Researchers from the Scientific Institute IRCCS, Milan University and the Politecnico di Milano analysed the genomes of 52 populations from different parts of the world with exposure to a wide range of viruses over 200,000 years of human evolution.

The researchers, whose work was published in the Public Library of Science PLoS Genetics journal, looked at places where the climate has provided friendly conditions for viruses — such as warm, wet regions of Africa.

It is no secret that viruses have affected the human gene map — studies have shown that 8 percent of the genome is made up of so-called endogenous retroviruses, which incorporate their genetic code into ours.

The Italian scientists searched through the genome for evidence of infection and linked it to genetic variation — a method they thought would be a good way to find genes linked with viruses. They found more gene mutations where populations had been infected by many different viruses.

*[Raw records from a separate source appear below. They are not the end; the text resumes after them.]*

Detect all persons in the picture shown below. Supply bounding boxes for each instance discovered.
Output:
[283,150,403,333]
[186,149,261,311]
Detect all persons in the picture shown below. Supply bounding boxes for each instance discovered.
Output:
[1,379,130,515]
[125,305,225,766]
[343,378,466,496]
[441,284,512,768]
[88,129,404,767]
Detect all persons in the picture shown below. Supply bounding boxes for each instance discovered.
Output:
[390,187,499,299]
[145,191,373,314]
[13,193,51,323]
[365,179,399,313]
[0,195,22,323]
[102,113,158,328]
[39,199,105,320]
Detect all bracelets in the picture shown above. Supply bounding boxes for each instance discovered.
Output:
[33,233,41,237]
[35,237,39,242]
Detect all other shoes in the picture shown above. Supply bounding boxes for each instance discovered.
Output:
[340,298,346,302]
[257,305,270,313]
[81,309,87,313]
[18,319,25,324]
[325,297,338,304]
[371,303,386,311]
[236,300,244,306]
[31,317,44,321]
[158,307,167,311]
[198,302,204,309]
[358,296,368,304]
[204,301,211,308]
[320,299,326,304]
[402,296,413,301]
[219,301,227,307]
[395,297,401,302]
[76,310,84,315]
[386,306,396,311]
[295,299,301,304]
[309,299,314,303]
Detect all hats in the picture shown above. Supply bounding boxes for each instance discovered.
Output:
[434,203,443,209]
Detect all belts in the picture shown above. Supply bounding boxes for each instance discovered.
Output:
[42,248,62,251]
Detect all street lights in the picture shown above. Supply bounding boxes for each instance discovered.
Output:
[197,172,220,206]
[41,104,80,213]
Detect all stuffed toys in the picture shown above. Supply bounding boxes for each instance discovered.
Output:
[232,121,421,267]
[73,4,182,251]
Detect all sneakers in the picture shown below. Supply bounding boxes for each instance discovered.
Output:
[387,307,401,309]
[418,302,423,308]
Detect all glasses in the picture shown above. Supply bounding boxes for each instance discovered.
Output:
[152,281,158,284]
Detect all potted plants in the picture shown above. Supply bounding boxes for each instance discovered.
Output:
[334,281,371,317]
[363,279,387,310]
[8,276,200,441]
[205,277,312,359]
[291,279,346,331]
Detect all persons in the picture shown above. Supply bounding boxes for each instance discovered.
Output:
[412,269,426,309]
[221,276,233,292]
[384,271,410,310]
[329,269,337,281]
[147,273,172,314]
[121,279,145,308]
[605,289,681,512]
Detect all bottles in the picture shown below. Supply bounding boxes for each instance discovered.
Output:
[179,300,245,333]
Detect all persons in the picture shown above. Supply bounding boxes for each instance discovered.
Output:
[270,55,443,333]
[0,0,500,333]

“We found that these genes had been selected — and from this concept we can extrapolate that many of these genes might make you more or less susceptible to viruses,” Manuela Sironi, who led the work, said in a telephone interview.

Sironi stressed that the work was “very preliminary” and would need to be replicated by others and tested in the lab.

She also said a similar method to the one her team used could be used to find genes that boost or cut the risk of infections from other bugs such as bacteria.